# Your goal
Output all of the data below without changing a word, and exclude the pictures.

# Data
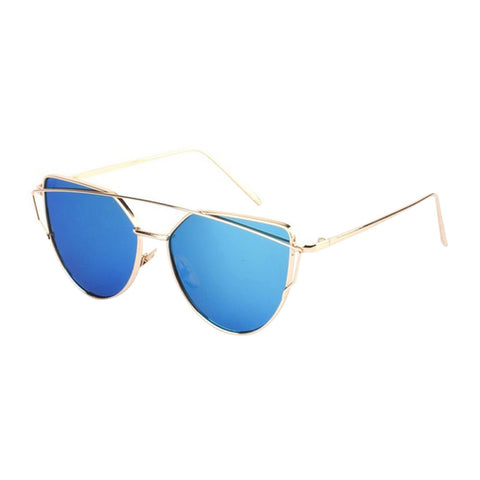 Cat Eye Sunglasses Gold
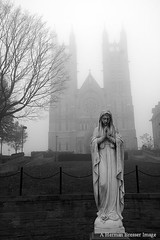 Our Lady in the Mist (Herman Bresser:) Tags: church guelph ourlady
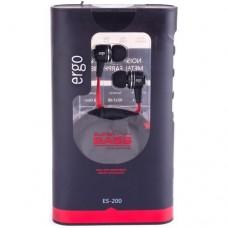 ERGO ES-200 черный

# Solved problem
 Cat Eye Sunglasses Gold
 Our Lady in the Mist (Herman Bresser:) Tags: church guelph ourlady
 ERGO ES-200 черный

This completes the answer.